La première partie du concert, plutôt centrée sur les nouveaux morceaux a proposé un set à la fois agressif et chaloupé, alors que la deuxième moitié a renoué avec le black des débuts, avec en point d'orgue de cette soirée l'hymne black metal Mother North tiré de l'album-culte "Nemesis Divina" (1996) – que l'on peut voir ici exécuté sur scène lors du dernier passage de Satyricon au Hellfest en 2015.
ORANSSI PAZUZU
C'était une des grandes curiosités de cette édition 2018 du Hellfest. Les Finlandais étaient déjà passés en 2012, mais leur musique, progressive, sombre et inventive, à la limite de l'expérimental, a considérablement évolué depuis. Leur programmation sur la Temple, la scène dédiée aux propositions de la galaxie black metal, fait écho aux racines black du groupe ; mais si le chant et certaines parties de guitare peuvent s'inscrire dans cet héritage, il ne faut pas s'y tromper, Oranssi Pazuzu ne joue pas (ou plus) du black metal.

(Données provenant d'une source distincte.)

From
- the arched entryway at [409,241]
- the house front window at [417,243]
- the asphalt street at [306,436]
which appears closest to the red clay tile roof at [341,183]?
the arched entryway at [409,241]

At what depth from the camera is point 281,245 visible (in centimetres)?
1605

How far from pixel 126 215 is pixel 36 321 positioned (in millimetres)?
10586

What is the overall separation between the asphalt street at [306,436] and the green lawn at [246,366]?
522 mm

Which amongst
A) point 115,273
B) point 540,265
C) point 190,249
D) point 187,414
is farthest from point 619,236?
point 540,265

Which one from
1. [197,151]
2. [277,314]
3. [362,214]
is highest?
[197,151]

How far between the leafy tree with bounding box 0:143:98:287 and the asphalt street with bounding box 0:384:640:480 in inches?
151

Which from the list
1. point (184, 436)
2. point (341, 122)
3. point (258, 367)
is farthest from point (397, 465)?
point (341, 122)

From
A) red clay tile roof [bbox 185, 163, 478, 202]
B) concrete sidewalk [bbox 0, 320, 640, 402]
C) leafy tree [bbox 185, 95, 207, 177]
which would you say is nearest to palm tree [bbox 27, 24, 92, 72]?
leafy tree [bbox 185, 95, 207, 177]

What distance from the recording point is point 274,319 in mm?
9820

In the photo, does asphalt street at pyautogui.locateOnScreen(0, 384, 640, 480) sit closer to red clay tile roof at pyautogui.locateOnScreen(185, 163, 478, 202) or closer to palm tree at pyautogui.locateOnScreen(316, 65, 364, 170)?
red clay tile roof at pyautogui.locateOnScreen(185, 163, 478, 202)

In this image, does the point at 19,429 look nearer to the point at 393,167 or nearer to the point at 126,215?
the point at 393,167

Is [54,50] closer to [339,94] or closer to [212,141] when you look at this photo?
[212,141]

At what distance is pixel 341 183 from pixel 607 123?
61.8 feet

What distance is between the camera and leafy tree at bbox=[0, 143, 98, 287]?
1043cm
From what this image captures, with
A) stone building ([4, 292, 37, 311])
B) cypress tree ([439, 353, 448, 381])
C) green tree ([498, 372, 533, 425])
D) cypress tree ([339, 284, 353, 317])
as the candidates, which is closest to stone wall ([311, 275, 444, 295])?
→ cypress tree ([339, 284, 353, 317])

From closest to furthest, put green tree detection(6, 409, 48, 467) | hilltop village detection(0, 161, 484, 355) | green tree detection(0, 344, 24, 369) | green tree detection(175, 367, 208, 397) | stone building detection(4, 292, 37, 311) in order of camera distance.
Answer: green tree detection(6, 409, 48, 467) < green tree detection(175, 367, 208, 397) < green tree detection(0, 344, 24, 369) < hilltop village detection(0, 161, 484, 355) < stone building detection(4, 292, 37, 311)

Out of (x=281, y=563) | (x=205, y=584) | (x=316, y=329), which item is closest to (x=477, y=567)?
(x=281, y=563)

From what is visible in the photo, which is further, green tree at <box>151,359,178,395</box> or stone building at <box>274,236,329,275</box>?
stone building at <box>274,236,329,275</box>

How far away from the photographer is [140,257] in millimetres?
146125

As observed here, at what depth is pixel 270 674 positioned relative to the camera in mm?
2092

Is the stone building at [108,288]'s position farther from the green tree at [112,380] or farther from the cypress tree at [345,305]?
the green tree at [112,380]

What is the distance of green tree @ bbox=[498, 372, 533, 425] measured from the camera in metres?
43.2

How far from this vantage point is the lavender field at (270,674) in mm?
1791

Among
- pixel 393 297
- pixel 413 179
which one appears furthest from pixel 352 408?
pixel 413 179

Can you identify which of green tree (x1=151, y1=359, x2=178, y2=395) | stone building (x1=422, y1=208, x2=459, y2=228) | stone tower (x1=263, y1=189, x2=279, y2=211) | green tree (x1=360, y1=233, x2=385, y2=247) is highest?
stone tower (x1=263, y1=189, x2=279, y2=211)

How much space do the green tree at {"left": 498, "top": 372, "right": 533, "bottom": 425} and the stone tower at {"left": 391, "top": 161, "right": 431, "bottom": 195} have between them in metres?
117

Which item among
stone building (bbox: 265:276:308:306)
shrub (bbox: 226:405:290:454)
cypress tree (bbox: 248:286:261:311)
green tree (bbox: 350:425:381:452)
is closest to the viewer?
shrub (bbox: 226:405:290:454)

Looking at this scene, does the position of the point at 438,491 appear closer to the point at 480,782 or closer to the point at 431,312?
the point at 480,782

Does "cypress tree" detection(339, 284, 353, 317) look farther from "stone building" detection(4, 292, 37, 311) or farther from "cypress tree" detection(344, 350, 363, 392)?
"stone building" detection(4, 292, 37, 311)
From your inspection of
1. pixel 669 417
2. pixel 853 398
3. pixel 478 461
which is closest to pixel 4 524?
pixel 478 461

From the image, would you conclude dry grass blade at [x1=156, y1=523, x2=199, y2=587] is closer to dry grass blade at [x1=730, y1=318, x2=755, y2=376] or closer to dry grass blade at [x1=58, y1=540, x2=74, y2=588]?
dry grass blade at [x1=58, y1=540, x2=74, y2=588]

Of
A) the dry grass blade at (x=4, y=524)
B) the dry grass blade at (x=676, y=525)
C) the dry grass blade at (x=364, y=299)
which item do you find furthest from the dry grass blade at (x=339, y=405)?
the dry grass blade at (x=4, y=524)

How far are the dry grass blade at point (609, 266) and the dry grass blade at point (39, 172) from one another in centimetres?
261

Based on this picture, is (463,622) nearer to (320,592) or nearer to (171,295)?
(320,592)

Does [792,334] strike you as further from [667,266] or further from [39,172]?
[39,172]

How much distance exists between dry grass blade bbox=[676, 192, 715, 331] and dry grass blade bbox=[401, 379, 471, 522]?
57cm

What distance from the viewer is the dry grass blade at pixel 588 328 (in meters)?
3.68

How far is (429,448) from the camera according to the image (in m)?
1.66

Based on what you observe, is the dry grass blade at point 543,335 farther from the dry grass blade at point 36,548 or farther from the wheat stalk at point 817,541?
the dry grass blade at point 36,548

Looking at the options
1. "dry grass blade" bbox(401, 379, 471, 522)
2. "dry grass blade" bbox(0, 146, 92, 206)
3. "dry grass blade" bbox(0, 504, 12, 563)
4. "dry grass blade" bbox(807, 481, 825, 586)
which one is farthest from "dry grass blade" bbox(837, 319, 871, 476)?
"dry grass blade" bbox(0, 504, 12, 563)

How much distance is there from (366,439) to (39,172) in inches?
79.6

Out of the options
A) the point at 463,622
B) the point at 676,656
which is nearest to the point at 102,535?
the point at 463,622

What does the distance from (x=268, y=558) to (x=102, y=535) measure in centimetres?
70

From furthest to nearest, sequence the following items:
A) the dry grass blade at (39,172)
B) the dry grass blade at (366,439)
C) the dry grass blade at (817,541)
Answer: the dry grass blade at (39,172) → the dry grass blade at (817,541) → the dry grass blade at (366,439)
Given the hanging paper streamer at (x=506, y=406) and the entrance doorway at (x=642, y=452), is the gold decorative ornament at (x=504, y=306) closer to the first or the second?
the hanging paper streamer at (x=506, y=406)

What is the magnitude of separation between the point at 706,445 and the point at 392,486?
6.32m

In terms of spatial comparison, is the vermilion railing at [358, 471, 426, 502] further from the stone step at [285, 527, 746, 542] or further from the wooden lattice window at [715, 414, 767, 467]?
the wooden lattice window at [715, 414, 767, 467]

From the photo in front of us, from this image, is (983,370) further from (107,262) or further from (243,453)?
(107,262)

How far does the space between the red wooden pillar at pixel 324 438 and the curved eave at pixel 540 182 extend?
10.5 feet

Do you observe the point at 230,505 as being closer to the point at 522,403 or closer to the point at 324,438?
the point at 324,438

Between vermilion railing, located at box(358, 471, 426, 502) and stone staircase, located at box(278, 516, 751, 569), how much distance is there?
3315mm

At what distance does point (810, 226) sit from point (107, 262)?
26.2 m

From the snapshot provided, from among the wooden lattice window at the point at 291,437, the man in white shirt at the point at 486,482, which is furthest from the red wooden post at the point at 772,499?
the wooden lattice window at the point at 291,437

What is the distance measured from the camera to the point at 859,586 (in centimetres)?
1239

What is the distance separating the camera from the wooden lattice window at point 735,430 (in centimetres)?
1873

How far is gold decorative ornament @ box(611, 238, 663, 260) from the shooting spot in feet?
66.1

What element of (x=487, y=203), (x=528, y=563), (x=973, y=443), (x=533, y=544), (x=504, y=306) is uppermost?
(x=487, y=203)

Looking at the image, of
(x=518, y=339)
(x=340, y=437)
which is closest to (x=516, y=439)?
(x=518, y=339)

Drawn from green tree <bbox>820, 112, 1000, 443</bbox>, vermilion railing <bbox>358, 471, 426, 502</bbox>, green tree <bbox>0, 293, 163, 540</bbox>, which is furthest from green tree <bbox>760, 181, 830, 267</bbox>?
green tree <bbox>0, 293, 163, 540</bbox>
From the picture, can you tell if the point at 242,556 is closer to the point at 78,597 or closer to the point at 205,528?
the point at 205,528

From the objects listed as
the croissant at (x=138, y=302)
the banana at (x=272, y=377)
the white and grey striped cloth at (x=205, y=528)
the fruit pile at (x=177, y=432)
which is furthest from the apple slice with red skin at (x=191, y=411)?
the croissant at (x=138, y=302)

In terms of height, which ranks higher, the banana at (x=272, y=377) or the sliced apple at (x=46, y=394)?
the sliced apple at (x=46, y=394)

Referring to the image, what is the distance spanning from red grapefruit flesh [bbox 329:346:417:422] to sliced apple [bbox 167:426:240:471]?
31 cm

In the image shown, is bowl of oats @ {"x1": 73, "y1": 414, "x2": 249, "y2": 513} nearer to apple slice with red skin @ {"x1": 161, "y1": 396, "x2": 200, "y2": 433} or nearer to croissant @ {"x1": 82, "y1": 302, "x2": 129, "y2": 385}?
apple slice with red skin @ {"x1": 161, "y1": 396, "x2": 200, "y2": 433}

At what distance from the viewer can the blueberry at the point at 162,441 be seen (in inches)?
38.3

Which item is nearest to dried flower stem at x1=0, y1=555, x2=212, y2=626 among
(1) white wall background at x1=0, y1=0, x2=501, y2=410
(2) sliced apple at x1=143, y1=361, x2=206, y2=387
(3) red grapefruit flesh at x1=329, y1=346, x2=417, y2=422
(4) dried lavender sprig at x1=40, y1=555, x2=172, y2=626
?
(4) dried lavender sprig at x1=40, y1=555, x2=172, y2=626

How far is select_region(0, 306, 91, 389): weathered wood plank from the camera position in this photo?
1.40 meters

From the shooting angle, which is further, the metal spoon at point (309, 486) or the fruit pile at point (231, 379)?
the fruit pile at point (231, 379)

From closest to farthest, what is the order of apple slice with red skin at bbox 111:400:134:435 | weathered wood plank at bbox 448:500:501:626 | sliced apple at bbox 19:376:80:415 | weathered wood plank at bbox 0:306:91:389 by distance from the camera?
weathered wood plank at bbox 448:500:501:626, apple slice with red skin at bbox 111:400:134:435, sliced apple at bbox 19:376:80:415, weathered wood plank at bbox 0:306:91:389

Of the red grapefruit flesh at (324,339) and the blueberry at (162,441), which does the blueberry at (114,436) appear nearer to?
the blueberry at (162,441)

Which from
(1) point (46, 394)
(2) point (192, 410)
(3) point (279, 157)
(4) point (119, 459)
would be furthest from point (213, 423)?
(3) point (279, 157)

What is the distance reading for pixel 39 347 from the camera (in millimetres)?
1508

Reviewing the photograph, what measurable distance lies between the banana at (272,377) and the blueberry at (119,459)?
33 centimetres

Le drone des premières notes fut d'ailleurs le premier avertissement de la proposition musicale du groupe. Tout fonctionne parfaitement chez eux : les passages doom mid-tempo, les nappes noise, les envolées krautrock, les structures post-rock, le black sous-jacent, et même les rythmes jazz que s'autorise Korjak le batteur du groupe, donnant une tonalité parfois très groovy à l'ensemble. Bien aidé par un son puissant, monolithique et précis, les Oranssi Pazuzu défendent à merveille la direction brillante et exigeante de leur dernier opus Värähtelijä (2016).
ENSLAVED
Ils sont nombreux, les groupes de black metal des années 90 à avoir fait évoluer leur musique au gré de leurs sensibilités. Nous avons parlé de Satyricon et de sa tonalité rock n' roll, d'Emperor et de ses compositions symphoniques, nous pourrions aussi évoquer Darkthrone, Ulver, Burzum qui chacun à leur manière, partant du black, ont créé et exploré leur propre univers musical. Les Norvégiens d'Enslaved se sont, eux, engagés dans des contrées plus progressives, un peu à la manière d'Opeth et de la scène death suédoise, bien que le socle musical initial soit différent. C'est donc une musique mélodique, complexe et introspective que propose le groupe, une musique qui demande de la part de ceux qui l'exécutent une certaine virtuosité rythmique et technique. Ce concert, le dernier pour Cato Bekkevold, batteur du groupe depuis 2004, fut à cet égard une complète réussite, à l'image de celui de 2016 :
NEUROSIS
Le festival entier aurait pu s'arrêter samedi soir, après le concert de Neurosis, tant les californiens ont livré une prestation dantesque, aidés par un son énorme et un public conquis au post-hardcore que propose le groupe depuis une trentaine d'année déjà.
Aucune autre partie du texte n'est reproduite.